------ PROVIDED MATERIAL

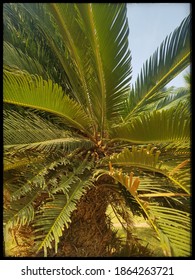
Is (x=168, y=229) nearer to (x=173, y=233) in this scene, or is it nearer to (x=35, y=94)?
(x=173, y=233)

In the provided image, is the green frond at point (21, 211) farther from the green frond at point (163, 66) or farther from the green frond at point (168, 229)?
the green frond at point (163, 66)

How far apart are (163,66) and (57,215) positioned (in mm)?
1494

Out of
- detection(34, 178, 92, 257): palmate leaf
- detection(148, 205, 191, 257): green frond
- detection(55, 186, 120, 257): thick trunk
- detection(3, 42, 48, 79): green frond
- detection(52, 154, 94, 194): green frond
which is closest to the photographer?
detection(148, 205, 191, 257): green frond

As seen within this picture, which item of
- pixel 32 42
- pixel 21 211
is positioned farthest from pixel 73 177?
pixel 32 42

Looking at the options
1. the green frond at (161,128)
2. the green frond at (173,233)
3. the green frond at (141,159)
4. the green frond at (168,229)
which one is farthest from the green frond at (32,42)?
the green frond at (173,233)

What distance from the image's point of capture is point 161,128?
2393 millimetres

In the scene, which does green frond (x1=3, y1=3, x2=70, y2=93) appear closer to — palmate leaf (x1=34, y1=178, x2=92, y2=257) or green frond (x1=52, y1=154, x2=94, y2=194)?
green frond (x1=52, y1=154, x2=94, y2=194)

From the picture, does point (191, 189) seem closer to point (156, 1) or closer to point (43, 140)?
point (43, 140)

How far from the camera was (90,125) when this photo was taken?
2941mm

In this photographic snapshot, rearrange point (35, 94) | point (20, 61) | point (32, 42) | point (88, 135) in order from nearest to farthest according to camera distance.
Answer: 1. point (35, 94)
2. point (20, 61)
3. point (88, 135)
4. point (32, 42)

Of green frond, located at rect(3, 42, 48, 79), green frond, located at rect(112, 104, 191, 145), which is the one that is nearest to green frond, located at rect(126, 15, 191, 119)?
green frond, located at rect(112, 104, 191, 145)

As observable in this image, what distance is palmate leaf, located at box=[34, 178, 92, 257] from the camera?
2244 millimetres

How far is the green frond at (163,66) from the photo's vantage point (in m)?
2.66

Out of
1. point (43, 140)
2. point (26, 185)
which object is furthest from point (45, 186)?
point (43, 140)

------------

**EXERCISE DESCRIPTION**
Extract every line from the records above that contains the string "leaf". The match is case-sensitive.

**TASK RESULT**
- detection(34, 178, 92, 257): palmate leaf
In the scene, which does green frond (x1=3, y1=3, x2=70, y2=93) appear closer to — palmate leaf (x1=34, y1=178, x2=92, y2=257) or green frond (x1=52, y1=154, x2=94, y2=194)?
As observable in this image, what distance is palmate leaf, located at box=[34, 178, 92, 257] from the camera?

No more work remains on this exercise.